What Is Ping To the Mining Pool?
Now let’s get to the mistake many people are making: when they talk about “ping to the pool”, they actually think about the standard ping utility (named the same in Windows and Linux), which uses special ICMP packets to measure the particular host response time, but… this is not exactly relevant for a mining pool. Let me explain why.
First of all, ICMP is a different type of protocol that is being handled by the Internet routing machinery differently. While mining, you use TCP/IP. When you connect via TCP/IP to the pool, you’re connecting to the actual software that powers the pool (in most cases for serious mining pools this is proprietary tools that are engineered by professional programmers), and guess what, it may perform differently than a low-level part of the operating system that handles ICMP responses.
If the pool server is very busy the pool software may respond slowly but the ICMP pong packets (that’s right, a response to ping is called “pong”) would be sent out immediately.
Second, the actual host you’re pinging on most larger pools is likely not the real machine that processes your mining rig solutions. In most cases, it is either a load balancer that distributes the load across several different physical servers or a gateway that sits in your country and then forwards the traffic to and from the real server located somewhere else. There are commercial and home-baked solutions that do these things and they are widely used to optimize the load and traffic. One commercial example would be CloudFlare Spectrum, but it is not the only one, of course.

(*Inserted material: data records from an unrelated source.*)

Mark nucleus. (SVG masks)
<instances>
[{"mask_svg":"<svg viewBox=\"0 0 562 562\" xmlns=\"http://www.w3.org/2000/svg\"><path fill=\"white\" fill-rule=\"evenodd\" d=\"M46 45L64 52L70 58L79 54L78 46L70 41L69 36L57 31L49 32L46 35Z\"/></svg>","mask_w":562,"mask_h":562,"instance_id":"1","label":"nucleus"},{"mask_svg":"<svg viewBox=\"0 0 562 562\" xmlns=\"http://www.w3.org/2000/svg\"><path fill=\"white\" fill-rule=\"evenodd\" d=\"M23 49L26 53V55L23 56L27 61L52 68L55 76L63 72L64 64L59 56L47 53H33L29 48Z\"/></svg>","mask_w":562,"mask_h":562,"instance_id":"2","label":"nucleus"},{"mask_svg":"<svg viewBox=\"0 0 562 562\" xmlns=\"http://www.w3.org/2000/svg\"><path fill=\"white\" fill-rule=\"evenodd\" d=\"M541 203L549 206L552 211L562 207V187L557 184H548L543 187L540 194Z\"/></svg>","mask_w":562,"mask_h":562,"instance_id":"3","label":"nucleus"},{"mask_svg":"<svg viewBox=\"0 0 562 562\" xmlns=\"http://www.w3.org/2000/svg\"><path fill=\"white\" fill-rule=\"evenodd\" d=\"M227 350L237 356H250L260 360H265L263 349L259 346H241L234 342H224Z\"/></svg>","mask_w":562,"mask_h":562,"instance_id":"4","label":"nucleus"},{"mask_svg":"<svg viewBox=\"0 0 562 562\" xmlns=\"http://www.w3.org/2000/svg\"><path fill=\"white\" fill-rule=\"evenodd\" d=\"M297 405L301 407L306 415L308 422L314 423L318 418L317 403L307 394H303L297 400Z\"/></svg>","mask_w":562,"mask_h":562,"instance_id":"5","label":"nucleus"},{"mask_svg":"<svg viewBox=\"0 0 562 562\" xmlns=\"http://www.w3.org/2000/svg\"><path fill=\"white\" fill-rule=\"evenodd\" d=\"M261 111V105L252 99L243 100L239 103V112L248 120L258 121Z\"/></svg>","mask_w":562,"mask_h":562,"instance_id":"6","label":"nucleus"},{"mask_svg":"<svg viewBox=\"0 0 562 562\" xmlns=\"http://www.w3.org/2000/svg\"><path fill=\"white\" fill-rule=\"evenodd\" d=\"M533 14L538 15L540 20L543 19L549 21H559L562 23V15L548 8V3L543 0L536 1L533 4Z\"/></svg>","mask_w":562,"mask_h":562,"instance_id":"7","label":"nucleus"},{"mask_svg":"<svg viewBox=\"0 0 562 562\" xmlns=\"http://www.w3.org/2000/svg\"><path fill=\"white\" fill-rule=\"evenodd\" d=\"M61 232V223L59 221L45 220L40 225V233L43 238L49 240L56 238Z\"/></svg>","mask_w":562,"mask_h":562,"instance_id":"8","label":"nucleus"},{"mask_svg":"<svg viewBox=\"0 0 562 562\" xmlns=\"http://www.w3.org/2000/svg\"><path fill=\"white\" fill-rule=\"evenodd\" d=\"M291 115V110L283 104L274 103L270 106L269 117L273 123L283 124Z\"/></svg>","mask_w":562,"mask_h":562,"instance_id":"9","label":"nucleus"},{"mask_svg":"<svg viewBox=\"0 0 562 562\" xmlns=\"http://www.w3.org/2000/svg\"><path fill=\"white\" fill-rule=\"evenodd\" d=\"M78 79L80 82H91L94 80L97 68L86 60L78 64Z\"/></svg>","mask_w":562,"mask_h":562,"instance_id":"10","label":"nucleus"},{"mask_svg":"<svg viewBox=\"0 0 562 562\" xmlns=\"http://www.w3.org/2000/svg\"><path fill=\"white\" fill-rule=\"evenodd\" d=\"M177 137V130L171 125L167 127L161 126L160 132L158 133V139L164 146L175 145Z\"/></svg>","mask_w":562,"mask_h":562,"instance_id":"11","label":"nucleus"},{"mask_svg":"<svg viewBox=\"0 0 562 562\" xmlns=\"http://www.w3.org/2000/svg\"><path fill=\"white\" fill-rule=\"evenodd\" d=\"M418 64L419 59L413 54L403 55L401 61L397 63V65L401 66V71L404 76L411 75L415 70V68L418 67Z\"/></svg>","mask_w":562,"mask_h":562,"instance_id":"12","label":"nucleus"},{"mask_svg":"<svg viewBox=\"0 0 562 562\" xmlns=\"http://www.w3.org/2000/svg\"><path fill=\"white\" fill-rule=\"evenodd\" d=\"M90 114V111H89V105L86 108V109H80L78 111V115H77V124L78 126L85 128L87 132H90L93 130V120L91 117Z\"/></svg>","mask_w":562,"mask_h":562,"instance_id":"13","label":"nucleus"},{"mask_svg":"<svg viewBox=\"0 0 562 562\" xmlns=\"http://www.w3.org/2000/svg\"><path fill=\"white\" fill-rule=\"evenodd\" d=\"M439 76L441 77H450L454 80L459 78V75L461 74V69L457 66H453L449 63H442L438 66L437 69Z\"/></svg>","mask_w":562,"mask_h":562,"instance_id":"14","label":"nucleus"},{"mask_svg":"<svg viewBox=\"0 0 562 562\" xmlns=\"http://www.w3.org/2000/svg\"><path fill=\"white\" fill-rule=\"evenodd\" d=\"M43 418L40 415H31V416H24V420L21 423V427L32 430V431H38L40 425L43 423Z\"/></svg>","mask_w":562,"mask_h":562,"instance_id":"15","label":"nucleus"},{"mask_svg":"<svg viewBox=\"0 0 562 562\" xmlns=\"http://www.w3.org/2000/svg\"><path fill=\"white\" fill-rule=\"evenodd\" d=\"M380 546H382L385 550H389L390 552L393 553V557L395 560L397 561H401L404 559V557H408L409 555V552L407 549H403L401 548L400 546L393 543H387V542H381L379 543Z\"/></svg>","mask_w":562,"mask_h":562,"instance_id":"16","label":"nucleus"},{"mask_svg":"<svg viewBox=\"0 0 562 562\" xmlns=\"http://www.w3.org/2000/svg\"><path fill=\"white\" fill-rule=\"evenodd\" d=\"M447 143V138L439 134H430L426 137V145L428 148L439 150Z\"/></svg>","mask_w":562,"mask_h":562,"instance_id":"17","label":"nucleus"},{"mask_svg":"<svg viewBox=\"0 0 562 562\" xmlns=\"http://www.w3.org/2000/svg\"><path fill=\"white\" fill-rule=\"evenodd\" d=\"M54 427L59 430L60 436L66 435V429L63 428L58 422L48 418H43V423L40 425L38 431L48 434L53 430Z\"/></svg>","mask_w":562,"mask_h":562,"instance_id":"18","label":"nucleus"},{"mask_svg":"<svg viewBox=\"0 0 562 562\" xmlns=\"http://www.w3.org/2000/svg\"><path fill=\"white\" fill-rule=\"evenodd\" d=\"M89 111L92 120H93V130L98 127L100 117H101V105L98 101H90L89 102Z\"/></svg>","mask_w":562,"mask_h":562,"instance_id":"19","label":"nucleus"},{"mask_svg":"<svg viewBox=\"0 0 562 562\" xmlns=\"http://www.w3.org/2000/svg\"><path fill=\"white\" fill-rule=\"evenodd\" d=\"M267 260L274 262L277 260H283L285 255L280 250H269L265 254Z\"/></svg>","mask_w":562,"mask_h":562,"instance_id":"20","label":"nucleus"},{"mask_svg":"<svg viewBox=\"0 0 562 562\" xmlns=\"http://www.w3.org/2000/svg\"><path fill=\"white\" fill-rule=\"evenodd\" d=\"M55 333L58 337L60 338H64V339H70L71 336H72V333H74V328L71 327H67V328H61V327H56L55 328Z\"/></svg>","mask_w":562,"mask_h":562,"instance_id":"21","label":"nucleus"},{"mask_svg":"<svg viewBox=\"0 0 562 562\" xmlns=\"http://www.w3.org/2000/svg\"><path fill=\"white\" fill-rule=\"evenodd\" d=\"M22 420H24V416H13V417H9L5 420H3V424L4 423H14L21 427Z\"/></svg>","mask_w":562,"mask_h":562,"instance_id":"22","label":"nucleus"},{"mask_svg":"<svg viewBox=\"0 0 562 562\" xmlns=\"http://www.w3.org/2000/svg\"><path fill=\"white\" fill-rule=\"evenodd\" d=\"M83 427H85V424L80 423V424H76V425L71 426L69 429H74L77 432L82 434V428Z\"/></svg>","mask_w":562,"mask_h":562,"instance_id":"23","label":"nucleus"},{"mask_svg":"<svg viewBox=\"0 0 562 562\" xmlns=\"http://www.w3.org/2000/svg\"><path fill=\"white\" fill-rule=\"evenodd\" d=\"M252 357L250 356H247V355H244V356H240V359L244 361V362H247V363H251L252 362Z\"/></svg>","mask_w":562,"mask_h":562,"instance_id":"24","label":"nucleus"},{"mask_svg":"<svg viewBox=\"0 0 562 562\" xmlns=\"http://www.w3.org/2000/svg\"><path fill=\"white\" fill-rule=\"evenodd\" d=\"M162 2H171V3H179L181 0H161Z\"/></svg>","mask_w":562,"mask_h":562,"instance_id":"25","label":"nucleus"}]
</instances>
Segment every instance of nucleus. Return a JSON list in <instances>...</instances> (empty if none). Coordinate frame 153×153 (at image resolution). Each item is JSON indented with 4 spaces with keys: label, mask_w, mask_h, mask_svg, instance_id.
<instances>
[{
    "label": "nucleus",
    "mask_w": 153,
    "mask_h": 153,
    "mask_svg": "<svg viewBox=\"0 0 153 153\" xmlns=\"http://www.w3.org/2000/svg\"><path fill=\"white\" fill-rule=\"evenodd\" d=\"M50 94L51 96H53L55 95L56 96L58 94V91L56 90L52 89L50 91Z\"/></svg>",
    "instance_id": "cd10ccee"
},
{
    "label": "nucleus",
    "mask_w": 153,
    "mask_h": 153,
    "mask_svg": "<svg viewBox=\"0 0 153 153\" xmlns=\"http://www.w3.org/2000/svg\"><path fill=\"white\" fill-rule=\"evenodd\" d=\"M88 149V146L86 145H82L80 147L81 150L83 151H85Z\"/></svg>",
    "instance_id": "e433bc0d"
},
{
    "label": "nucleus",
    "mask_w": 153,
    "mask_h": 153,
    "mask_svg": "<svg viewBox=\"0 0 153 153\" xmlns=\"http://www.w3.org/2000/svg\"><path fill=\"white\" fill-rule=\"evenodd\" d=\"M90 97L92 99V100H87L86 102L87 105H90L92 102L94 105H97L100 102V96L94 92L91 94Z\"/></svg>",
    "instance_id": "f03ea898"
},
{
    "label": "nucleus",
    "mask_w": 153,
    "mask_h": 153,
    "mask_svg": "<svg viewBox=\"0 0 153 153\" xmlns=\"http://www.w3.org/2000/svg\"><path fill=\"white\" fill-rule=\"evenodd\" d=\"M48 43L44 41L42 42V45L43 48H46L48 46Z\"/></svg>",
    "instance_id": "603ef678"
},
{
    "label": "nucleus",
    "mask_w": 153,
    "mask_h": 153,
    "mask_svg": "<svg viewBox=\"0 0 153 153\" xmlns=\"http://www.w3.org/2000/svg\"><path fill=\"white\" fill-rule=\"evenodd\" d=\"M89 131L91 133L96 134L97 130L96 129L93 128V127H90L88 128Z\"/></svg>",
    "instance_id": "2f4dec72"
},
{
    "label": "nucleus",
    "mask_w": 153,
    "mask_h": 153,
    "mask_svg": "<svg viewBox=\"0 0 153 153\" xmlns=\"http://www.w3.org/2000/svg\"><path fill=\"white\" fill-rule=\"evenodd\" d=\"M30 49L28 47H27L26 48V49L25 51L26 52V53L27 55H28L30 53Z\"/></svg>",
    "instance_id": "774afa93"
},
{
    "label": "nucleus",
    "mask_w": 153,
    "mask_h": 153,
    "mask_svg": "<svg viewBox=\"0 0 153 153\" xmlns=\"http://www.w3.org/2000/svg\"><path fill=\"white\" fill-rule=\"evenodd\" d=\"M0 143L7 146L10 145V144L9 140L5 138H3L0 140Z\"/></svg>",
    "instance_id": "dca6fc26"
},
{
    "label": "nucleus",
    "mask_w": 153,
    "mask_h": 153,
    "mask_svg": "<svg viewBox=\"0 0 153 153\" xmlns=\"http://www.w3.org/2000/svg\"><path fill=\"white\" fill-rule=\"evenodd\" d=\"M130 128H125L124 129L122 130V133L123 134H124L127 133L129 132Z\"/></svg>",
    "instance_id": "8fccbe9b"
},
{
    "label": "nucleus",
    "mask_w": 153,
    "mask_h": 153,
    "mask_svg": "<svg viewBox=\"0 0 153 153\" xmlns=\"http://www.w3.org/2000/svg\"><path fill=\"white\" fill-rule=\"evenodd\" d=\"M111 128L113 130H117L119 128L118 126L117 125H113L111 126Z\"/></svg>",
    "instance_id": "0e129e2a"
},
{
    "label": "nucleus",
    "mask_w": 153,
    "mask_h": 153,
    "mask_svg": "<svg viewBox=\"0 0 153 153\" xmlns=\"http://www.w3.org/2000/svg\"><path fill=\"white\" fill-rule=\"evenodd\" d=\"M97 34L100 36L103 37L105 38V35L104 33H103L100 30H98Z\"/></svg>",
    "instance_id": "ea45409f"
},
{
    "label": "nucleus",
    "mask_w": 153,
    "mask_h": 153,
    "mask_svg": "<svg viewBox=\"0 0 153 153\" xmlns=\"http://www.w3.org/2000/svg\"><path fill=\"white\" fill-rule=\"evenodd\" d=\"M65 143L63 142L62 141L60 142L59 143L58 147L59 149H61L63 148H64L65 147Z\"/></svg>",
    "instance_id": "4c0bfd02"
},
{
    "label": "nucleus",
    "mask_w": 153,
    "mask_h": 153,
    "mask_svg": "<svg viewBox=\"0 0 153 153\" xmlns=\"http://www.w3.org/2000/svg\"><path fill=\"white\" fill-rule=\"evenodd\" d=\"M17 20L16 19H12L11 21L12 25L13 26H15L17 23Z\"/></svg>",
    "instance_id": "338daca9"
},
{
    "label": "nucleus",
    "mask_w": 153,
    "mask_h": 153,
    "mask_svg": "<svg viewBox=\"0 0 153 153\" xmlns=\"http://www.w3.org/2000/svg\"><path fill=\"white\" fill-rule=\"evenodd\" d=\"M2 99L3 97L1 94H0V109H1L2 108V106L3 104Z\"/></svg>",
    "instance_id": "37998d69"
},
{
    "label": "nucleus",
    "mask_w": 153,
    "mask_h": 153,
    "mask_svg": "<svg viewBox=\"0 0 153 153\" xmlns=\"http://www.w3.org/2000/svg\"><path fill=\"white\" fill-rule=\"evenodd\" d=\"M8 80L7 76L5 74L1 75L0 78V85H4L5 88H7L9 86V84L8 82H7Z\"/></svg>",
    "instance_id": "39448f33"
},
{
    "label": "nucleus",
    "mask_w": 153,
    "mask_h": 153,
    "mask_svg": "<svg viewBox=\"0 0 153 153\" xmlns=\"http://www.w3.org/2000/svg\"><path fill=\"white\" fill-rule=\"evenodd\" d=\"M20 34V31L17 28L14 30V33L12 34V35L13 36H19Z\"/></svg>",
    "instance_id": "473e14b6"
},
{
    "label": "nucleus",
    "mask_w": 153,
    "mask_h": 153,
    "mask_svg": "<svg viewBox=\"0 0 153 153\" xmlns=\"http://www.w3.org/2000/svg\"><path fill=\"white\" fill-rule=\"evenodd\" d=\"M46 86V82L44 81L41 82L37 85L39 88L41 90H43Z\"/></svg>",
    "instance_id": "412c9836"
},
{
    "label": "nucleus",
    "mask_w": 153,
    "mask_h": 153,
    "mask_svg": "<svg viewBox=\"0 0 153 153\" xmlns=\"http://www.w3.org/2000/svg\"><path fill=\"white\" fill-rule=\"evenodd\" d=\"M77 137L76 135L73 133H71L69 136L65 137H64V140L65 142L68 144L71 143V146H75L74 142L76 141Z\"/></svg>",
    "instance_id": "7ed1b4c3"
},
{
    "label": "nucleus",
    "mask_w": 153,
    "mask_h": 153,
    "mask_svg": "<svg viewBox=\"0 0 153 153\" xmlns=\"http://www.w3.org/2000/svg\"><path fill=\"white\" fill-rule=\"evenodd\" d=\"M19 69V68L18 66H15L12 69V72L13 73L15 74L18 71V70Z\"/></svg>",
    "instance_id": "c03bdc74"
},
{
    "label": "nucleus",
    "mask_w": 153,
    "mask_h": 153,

By the way, it is quite easy to check whether the pool uses CloudFlare Spectrum. One example would be Ethermine, let’s see step by step how easy it is to check. First, we look up the IP address that is used to connect to the pool by the miner (and not the website address) – for example, for Ethermine EU1 server it is 172.65.207.10 – your actual results may vary as it may resolve in different addresses. Second, we look up that IP address to see where it belongs to by entering it into the lookup tool like this one: https://who.is/whois-ip/ip-address/172.65.207.106. As we can see, it shows CloudFlare as an owner of the IP which means you are actually connecting to some proxy server and not the actual pool machine.
So even though the classic ping would show some drastically quick response time, it may take some extra time to transfer the data from the gateway server to the real mining pool server.
Stratum-Ping Tool by 2Miners
That’s why one day we decided to make a tool that measures real ping to a miner server. We call it stratum-ping and it is available on GitHub. How does it do it?
Instead of sending an ICMP packet, it does what a real mining rig does – actually connects to the pool, sends the login command to it using the Stratum protocol, and waits for the valid response, then repeats it several times. As a result, we get an accurate and honest measurement that discards all of the routing trickery and shows how fast or how slow in reality the mining pool of your choice is. In fact, these numbers should look somewhat similar to the numbers reported by your own mining software. For accurate results, it’s best to look at the resulting averages as situational single cases may vary. It is also advised to try and re-run the test at different times of the day.
We purposely don’t want to post any results here and compare them -> it is important that you try and do it yourself on your own Internet provider and connection as the routing may be different. But what we encourage you to do is give it a try, because not every ping is the same.